» Consignes de l'exercice:
(a) Recopiez à l'identique le passage de l'article sur les constructeurs automobiles et le logiciel qui s'étend de "Les constructeurs ont" jusqu'à "et les moteurs.".
(b) Reprenez, s'il vous plaît, l'article sur les constructeurs automobiles et le logiciel là où il s'arrête, et poursuivez-en la rédaction.

Tous ces futurs modèles auront sans doute aussi leur lot de soucis de jeunesse. Car même avec des moyens financiers importants, cette transformation est complexe, mais aujourd’hui indispensable si les constructeurs veulent proposer des véhicules électriques abordables, évolutifs et offrants une meilleure expérience client.

Rivian R3

Tesla, Rivian et les marques chinoises en sont la preuve l’ont bien compris et comptent bien profiter de cette avance dans ce domaine pour asseoir leur avantage sur la concurrence, mais aussi proposer leurs technologies aux autres constructeurs. Un bon moyen de générer des revenus, surtout pour certains jeunes constructeurs, comme Rivian, pour qui la commercialisation d’une gamme de voitures ne suffit pas (encore) à être rentable.

Une équation encore bien difficile à résoudre

Les constructeurs ont mis les petits plats dans les grands pour le développement de leur partie logiciel. Ils ont recruté à foison des ingénieurs de chez Apple, Tesla ou encore Google, investi des milliards, et ont des décennies d’expérience avec les logiciels embarqués.

Mais sur le terrain, c’est beaucoup plus difficile que prévu. Il ne s’agit pas seulement de coder, c’est toute l’organisation autour du logiciel qui est à redéfinir.

Le logiciel était vu comme un problème à résoudre, pas comme une expérience à concevoir pour de nombreux constructeurs. Et peut-être même encore plus avec l’avènement de la voiture électrique, où la majorité de l’argent investi l’était vers les batteries et les moteurs.

Système Super Cruise // Source : Cadillac

Aujourd’hui, les constructeurs doivent aller plus loin. Il leur faut créer des applications attrayantes, des technologies modernes et des architectures électriques inédites, sans l’appui de leurs fournisseurs habituels. Ils doivent proposer la flexibilité de Tesla sans pour autant livrer des produits inachevés, tout en assurant une cybersécurité d’un niveau quasi militaire.

» Données fournies:
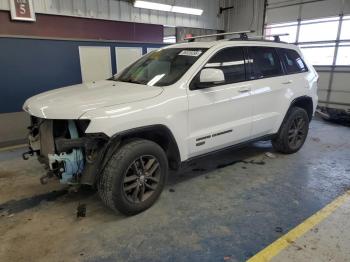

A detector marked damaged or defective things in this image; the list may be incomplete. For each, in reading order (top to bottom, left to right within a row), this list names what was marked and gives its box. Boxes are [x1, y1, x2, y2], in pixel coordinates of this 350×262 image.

damaged front end [24, 116, 109, 184]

» Réponses attendues:
(a)
Les constructeurs ont mis les petits plats dans les grands pour le développement de leur partie logiciel. Ils ont recruté à foison des ingénieurs de chez Apple, Tesla ou encore Google, investi des milliards, et ont des décennies d’expérience avec les logiciels embarqués.

Mais sur le terrain, c’est beaucoup plus difficile que prévu. Il ne s’agit pas seulement de coder, c’est toute l’organisation autour du logiciel qui est à redéfinir.

Le logiciel était vu comme un problème à résoudre, pas comme une expérience à concevoir pour de nombreux constructeurs. Et peut-être même encore plus avec l’avènement de la voiture électrique, où la majorité de l’argent investi l’était vers les batteries et les moteurs.

(b)
Pour ne rien arranger au problème, le ralentissement de la progression des ventes de voitures électriques oblige certains constructeurs à concevoir des systèmes compatibles avec des véhicules thermiques. Or, un véhicule électrique peut alimenter ses composants électroniques en continu grâce à sa grosse batterie, facilitant ainsi les mises à jour. Ce n’est pas le cas d’une voiture dotée d’un moteur thermique et sa modeste batterie 12 volts.

Avec tout cela, il faut aussi conjuguer avec les griefs des différents marchés. En Chine par exemple, on adore l’infodivertissement et les nouvelles technologies. Une voiture sans technologies, aussi futile soit-elle, fera d’elle un objet déjà désuet à sa sortie.

Denza Z9 GT

C’est d’ailleurs pour cette raison que les marques locales cartonnent en Chine : elles proposent des voitures pas chères et technologiques, chose que les constructeurs européens ne proposent pas. D’où des pertes considérables sur le marché chinois, qui obligent les constructeurs à réagir, comme le groupe Volkswagen par exemple, ou d’autres à quasiment délaisser ce marché, comme Stellantis.

En Europe, la voiture définie par logiciel n’est pas encore une priorité. Globalement, la demande et les besoins des clients en matière de technologies ne sont pas aussi exacerbés qu’en Chine. Pour le client européen, ces technologies et cette pluralité d’aides à la conduite sont vues comme les causes des prix trop élevés des voitures neuves aujourd’hui.